The UK harm reduction campaigners and 2.9 million vapers are all excited because the Government Treasury Department aborted the plans to impose a “sin tax” on vaping despite facing widespread condemnation. This report was issued last week by the Science and Technology committee and it has been officially shelved.
There was an initial bid to raise a meager £44 million through adding 5% levy on vaping products but this idea was floated by the Government ministers.
A strong advocate for the use of vaping products, Dan Marchant of the Vape Club, clearly stated” Vaping has helped three million people quit smoking and should be embraced as a public health opportunity to reduce smoking and save billions of dollars invested by the NHS. Adding extra taxes on vaping products by the Government Treasury will be detrimental to the UK’s public health and NHS, and it wouldn’t be a wise decision.”
The vaping community became very much sensitized about the feeling of Dan and many ministers also were persuaded. The national media gained traction of this same feeling.
The Labor MP for Lewisham Deptford, Vicky Foxcroft, also stressed that “Much money used for treating diseases caused by smoking can be saved by allowing smokers take up vaping as a smoking cessation choice. More research about vaping products needs to be done so as to allow it to gain wide acceptance and distribution on the NHS”

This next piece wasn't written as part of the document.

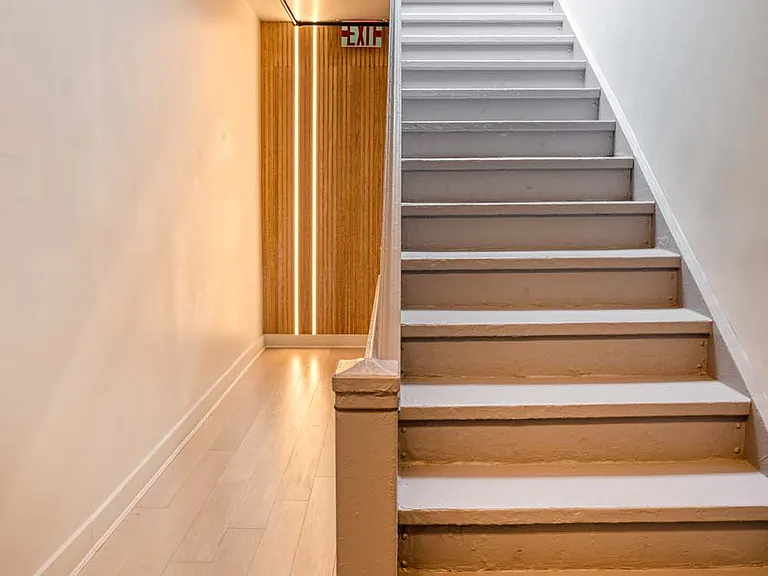 147 Grand St #2W — Photo 8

Dr. Lion Shahab from the University College London believed “Taxation on smoking products can encourage smokers to use e-cigarettes that is less harmful instead of using tobacco products.” This was detailed in the report of the Science and Technology report.
The report further explained that “Taxes should increase as the health risk increases. This will help curtail the use of tobacco products. Also, there is a need to review the present regulations on e-cigarettes to know if there is a need for a change of policies.”

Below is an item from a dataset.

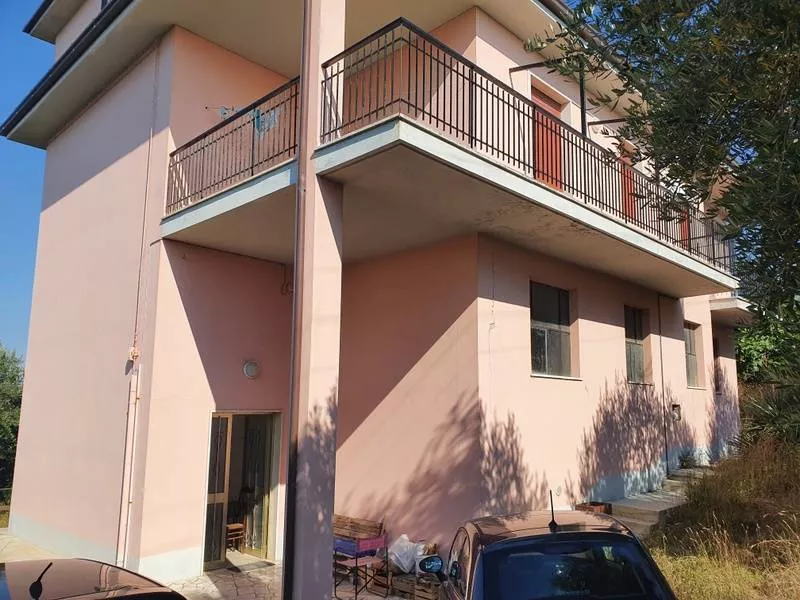 Immagine per Casa indipendente in vendita a San Benedetto del Tronto colle di cadibona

There was a new tweet that came in today stating that “The rate of smoking cessation due to the use of vaping products is very encouraging and the HM Treasury has no current plan to impose a tax on vaping products.”
This tweet is in response to writing by Robert Jenrick MP, Exchequer Secretary to the Treasury saying “There is no intention to impose a levy on e-cigarettes”. This assurance was upheld by the UK Vape Industry Association (UKVIA).
“The vaping devices approved by the NHS could attract a lower VAT rate” This statement was made by Jenrick and he further stressed that “The UK is leading in terms of vaping industry and vaping products generates much revenue and creates more jobs to the Exchequer.